A medida que la hambruna se propagaba ese verano, Stalin refinó su explicación: el hambre era sabotaje, los activistas comunistas locales eran los saboteadores, protegidos por autoridades superiores, y todos estaban pagados por espías extranjeros. En el otoño de 1932, el Kremlin emitió una serie de decretos que garantizaban la muerte masiva. Uno de ellos les recortaba todos los suministros a las comunidades que no cumplían con sus cuotas de granos.

Mientras tanto, los comunistas se apropiaban de todos los alimentos a su alcance, como recordó un campesino, “hasta el último granito”, y a principios de 1933 las fronteras de la Ucrania soviética se sellaron para que la gente que pasaba hambre no pudiera buscar ayuda. Los campesinos moribundos recogían las cosechas de primavera bajo torres de vigilancia.

Más de cinco millones de personas se murieron de hambre o de enfermedades relacionadas con el hambre en la URSS a principios de los años 1930, 3,3 millones de ellas en Ucrania, de las cuales unos 3 millones habrían sobrevivido si Stalin hubiera interrumpido simplemente las requisiciones y las exportaciones durante unos meses y le hubiera otorgado a la gente acceso a las tiendas de granos.

Estos episodios siguen en el centro de la política de Europa del Este hasta el día de hoy. Cada noviembre, los ucranianos rinden homenaje a las víctimas de 1933. Pero Viktor Yanukovich, el actual presidente ucraniano, niega el sufrimiento especial del pueblo ucraniano –un asentimiento de la narrativa histórica oficial de Rusia, que intenta desdibujar los males particulares de la colectivización para que parezca una tragedia tan vaga que no tenga ni perpetradores ni víctimas evidentes.
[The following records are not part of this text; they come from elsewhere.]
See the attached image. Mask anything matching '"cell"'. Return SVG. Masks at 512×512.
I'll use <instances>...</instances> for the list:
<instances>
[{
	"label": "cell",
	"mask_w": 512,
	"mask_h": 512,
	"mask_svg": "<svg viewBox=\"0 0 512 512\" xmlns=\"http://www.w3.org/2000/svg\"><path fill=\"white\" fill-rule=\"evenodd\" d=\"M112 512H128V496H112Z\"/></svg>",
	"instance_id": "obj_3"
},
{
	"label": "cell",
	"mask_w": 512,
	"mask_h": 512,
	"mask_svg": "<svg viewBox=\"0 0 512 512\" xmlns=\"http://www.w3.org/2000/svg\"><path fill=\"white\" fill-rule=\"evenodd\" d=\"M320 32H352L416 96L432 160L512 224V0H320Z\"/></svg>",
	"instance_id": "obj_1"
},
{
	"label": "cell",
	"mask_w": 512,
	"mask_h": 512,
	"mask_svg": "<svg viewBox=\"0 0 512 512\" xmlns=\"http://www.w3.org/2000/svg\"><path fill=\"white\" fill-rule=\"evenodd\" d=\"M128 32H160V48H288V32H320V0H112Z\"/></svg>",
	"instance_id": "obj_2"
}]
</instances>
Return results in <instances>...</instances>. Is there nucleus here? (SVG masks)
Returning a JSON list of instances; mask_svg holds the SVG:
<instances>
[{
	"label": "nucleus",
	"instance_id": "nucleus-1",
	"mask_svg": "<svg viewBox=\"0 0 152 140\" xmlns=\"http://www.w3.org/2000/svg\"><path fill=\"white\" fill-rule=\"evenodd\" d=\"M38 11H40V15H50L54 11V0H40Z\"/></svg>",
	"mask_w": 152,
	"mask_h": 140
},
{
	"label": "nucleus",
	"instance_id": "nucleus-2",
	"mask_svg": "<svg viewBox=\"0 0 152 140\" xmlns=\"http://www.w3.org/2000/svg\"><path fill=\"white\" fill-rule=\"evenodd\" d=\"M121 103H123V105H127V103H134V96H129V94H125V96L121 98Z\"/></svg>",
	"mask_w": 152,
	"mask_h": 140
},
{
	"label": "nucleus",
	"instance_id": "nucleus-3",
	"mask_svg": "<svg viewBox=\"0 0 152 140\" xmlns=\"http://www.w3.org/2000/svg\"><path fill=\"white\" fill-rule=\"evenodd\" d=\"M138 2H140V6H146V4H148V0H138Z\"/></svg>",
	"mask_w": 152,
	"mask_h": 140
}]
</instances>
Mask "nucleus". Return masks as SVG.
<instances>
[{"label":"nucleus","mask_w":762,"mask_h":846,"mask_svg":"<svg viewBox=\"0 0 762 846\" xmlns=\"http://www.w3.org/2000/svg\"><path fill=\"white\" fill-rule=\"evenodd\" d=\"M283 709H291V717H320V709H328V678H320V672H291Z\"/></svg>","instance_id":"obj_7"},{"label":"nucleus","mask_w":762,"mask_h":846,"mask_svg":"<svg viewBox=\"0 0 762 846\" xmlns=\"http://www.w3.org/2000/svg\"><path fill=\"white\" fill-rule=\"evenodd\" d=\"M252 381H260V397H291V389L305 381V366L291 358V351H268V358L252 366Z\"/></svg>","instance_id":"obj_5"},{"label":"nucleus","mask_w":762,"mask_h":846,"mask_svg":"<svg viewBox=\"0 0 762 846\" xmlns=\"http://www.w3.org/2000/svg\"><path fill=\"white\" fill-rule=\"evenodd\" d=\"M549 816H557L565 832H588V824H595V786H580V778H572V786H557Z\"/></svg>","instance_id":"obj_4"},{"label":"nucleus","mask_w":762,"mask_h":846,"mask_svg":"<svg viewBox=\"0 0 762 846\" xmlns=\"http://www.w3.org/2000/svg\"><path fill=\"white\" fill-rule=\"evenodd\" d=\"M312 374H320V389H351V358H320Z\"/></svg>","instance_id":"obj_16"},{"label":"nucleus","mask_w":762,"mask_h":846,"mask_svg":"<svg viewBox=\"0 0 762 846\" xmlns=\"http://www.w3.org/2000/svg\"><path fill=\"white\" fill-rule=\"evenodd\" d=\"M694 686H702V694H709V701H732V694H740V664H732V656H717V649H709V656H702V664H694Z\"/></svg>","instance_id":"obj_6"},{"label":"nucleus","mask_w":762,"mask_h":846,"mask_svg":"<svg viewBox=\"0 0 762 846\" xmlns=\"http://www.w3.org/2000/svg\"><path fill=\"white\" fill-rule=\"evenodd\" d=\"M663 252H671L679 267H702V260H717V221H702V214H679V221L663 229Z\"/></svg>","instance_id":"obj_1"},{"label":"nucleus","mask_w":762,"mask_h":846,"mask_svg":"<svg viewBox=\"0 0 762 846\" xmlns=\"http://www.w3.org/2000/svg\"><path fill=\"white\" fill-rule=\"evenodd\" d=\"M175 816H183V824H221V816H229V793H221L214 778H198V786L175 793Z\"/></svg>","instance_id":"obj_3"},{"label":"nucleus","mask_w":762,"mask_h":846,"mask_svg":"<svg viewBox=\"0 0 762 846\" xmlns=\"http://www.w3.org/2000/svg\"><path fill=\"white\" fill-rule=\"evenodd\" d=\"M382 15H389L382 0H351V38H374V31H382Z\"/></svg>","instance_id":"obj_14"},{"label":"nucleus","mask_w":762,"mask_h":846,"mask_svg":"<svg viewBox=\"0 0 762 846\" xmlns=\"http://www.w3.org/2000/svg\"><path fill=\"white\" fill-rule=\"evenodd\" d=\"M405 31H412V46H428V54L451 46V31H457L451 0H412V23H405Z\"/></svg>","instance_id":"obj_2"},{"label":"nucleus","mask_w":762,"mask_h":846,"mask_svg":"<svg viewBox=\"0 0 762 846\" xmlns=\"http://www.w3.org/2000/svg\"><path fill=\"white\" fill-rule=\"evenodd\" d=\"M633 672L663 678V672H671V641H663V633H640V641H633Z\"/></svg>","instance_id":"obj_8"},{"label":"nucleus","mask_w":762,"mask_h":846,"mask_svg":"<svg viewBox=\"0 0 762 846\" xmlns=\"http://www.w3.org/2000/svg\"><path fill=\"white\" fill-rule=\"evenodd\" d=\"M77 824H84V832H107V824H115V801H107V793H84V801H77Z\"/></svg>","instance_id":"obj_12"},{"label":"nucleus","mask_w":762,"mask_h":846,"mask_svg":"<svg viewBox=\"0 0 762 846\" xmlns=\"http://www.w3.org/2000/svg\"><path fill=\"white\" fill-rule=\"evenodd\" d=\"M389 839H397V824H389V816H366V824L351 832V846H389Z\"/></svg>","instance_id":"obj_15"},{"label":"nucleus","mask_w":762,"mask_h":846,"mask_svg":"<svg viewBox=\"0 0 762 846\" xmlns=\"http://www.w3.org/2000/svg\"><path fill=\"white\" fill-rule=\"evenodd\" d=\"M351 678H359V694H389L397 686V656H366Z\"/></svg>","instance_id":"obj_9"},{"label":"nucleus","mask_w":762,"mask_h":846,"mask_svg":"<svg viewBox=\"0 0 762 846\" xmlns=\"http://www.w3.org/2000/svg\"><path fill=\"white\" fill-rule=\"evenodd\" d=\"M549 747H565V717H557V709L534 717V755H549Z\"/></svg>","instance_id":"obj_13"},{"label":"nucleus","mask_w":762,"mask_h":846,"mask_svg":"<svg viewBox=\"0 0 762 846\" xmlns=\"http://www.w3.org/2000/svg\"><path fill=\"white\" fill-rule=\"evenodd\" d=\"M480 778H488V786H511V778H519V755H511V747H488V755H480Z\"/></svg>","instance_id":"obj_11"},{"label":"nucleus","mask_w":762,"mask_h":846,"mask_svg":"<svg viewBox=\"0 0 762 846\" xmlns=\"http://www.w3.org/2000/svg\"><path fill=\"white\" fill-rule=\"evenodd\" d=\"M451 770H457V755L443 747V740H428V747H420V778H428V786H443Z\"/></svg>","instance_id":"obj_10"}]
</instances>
Rafal Lemkin, el abogado judío polaco que acuñó el concepto de “genocidio” e inventó el término, no habría estado de acuerdo: catalogó a la hambruna ucraniana como un caso clásico de genocidio soviético. Como Lemkin bien sabía, tras la hambruna llegó el terror: los campesinos que sobrevivieron al hambre y al Gulag se convirtieron en las próximas víctimas de Stalin. El Gran Terror de 1937-1938 comenzó con una campaña de asesinatos –dirigidos principalmente contra los campesinos- que se adjudicó 386.798 vidas en toda la Unión Soviética –de las cuales una cantidad desproporcionada ocurrieron en Ucrania.

La colectivización dejó una huella profunda. Cuando la Alemania nazi invadió la zona occidental de la Unión Soviética, los alemanes mantuvieron las granjas colectivas intactas, a las que vieron como el instrumento que les permitiría desviar los alimentos ucranianos para sus propios fines, y hacer morir de hambre a quienes quisieran.

Después de que Mao hizo su revolución en1948, los comunistas chinos siguieron el modelo estalinista de desarrollo. Esto implicó que unos 30 millones de chinos se murieron de hambre en 1958-1961, en una hambruna similar a la de la Unión Soviética. La colectivización maoísta también fue seguida por campañas masivas de asesinatos.

Incluso hoy, la agricultura colectiva es la base del poder tiránico en Corea del Norte, donde cientos de miles de personas padecieron hambre en los años 1990. Y en Bielorrusia, la última dictadura de Europa, la agricultura colectiva nunca se discontinuó, y un ex director de granjas colectivas, Aleksandr Lukashenko, gobierna el país.

Lukashenko se postula para un cuarto mandato presidencial consecutivo en diciembre. Al controlar la tierra, también controla los votos. Ochenta años después de la campaña de colectivización, el mundo de Stalin sigue con nosotros.

 

Timothy Snyder es profesor de Historia en la Universidad de Yale. Su libro más reciente es Bloodlands: Europe Between Hitler and Stalin.